A feedlot or feed yard is a type of animal feeding operation (AFO) which is used in intensive animal farming for finishing livestock, notably beef cattle, but also swine, horses, sheep, turkeys, chickens or ducks, prior to slaughter. Large beef feedlots are called concentrated animal feeding operations (CAFOs) in the United States and intensive livestock operations (ILOs) or confined feeding operations (CFOs) in Canada. They may contain thousands of animals in an array of pens.
Purpose and regulation
The basic principle of the feedlot is to increase the amount of meat each animal produces as quickly as possible; if animals are kept in confined quarters rather than being allowed to range freely over grassland, they will put on weight more quickly. In a feedlot, cattle may be allotted as little as 125-200 square feet per animal for the many months they typically spend there.

Activity>
Reproduce the passage of the feedlot text that begins at the words "A feedlot or" and stops after the words "typically spend there.".

Given data>
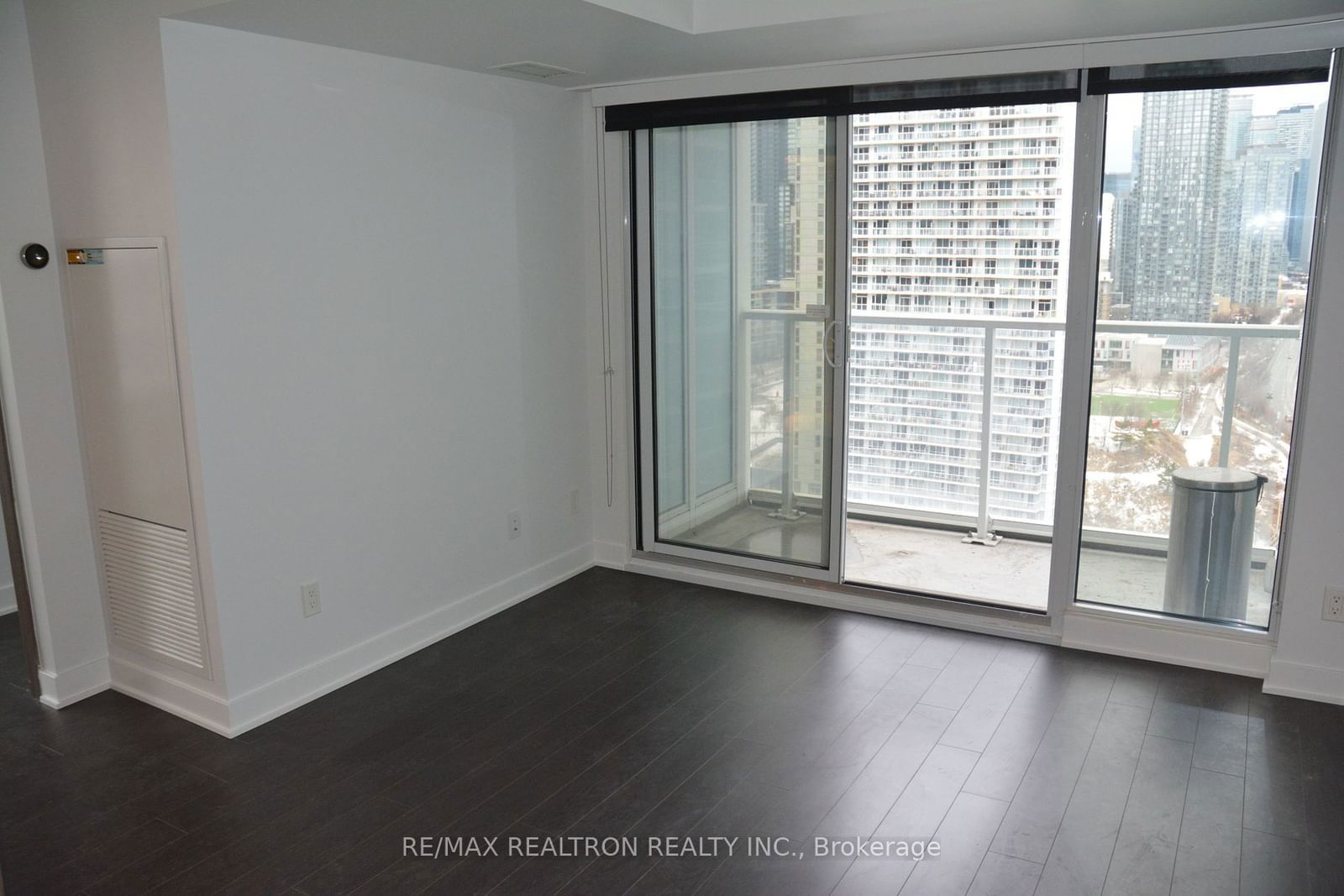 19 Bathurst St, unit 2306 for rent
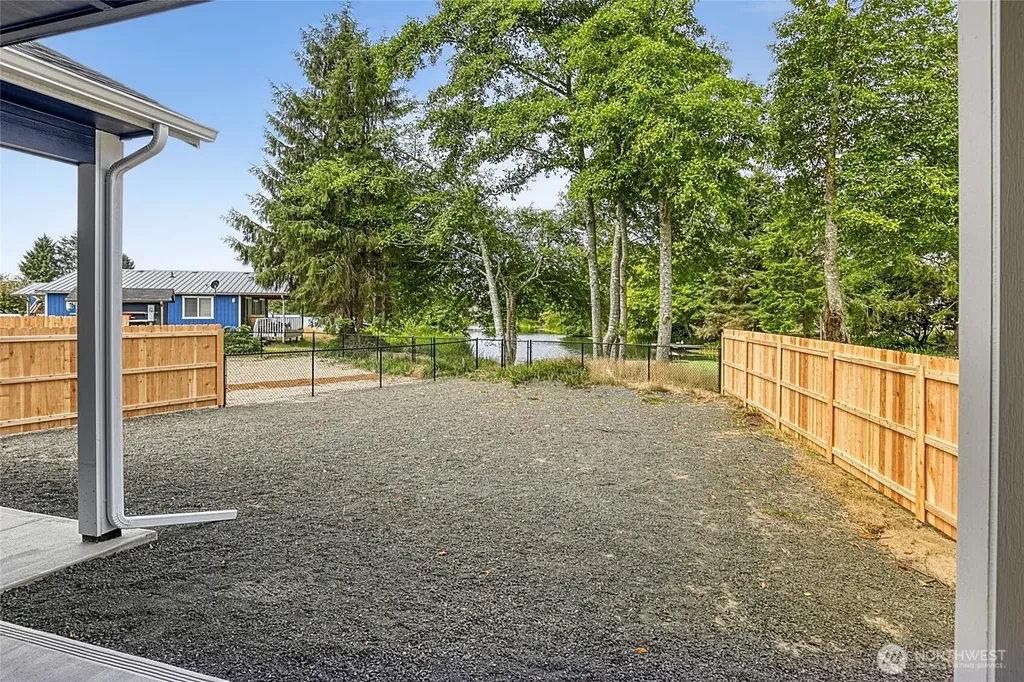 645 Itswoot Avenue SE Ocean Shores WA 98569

Problem solution>
A feedlot or feed yard is a type of animal feeding operation (AFO) which is used in intensive animal farming for finishing livestock, notably beef cattle, but also swine, horses, sheep, turkeys, chickens or ducks, prior to slaughter. Large beef feedlots are called concentrated animal feeding operations (CAFOs) in the United States and intensive livestock operations (ILOs) or confined feeding operations (CFOs) in Canada. They may contain thousands of animals in an array of pens.
Purpose and regulation
The basic principle of the feedlot is to increase the amount of meat each animal produces as quickly as possible; if animals are kept in confined quarters rather than being allowed to range freely over grassland, they will put on weight more quickly. In a feedlot, cattle may be allotted as little as 125-200 square feet per animal for the many months they typically spend there.